The Ringelblum Archive
Underground Archive of the Warsaw Ghetto
Warsaw Ghetto. Everyday life (Volume 1)
No date, Warsaw-ghetto. [Stanislaw Różycki], A study of "Kawiarnie" [Cafes].
Cafés, restaurants and hotels in the ghetto, descriptions of individual locales and customer profiles
The sweep of issues connected with cafés is so broad that the scope of matters connected with the life of a café that can be of interest to us will, eo ipso, be very wide-ranging.
Due to the lack of clubs, unions, associations, stock exchanges, parks, cinemas, playing fields, dance halls, etc., cafés in the ghetto play a significant role in both social and public life. Hence, they substitute for theatres, cabarets, revues, and cinemas.

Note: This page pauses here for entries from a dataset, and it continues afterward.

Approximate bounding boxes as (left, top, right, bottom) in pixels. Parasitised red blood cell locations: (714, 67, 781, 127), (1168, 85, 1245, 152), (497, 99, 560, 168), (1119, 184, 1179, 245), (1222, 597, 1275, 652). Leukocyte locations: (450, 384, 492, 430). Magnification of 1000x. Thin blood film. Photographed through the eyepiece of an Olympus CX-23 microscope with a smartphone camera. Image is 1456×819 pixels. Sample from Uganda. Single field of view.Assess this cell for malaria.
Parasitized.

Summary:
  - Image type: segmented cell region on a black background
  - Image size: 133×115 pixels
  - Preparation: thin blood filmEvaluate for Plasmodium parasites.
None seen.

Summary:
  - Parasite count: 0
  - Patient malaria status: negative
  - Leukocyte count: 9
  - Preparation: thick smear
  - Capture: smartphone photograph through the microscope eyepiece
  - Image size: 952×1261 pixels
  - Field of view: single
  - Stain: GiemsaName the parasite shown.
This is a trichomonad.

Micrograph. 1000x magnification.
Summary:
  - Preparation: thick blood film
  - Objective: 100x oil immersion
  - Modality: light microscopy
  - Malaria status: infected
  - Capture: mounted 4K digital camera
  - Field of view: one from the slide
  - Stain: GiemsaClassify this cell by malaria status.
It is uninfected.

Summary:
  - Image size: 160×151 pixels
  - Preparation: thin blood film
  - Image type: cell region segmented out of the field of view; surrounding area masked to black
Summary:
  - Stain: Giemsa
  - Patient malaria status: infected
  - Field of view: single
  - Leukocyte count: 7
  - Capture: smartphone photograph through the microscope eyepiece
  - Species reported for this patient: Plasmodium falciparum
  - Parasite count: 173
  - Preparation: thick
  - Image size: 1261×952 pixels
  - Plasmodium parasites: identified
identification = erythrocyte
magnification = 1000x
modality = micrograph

Moreover, inside you will find not only cabarets and music, but also groceries and restaurants. Black-market goods are sold here. Smugglers meet here to make their deals. Middlemen feel at home here. Goods are offered and sought after. Lovers come to have their rendezvous. Human trafficking has found a shelter here, not to mention prostitution, which—as always—flourishes in cafés. Hence, matters of art, morality, gastronomy, trade, welfare, the penal code, etc. all mix here alongside each other.
Cafés attract consumers, chance clients, and frequenters. Some are hungry for art, the spoken word, music, humor, and poetry.
Others look for "contacts"—they want to get in touch with prostitutes to satisfy their sexual desires. Some want to drink a real mocha and eat a tasty piece of cake—rare and major treats available to but a few. Some want to have fun, to get away from the bleakness of everyday life, and breathe in a different atmosphere once a week, once a month, just for an hour.
Others have a date with a middleman, or come to close a good deal and then spring for coffee, or vodka, to seal the deal. Others have their office here—they have opened a currency exchange office or a stock exchange. They make payments, collect money, sell, buy, act as a middleman, make offers, and earn, earn, earn.
And everybody has (or wants to have) the illusion that the atmosphere of the café will separate them from the reality of the street, from grim everyday life.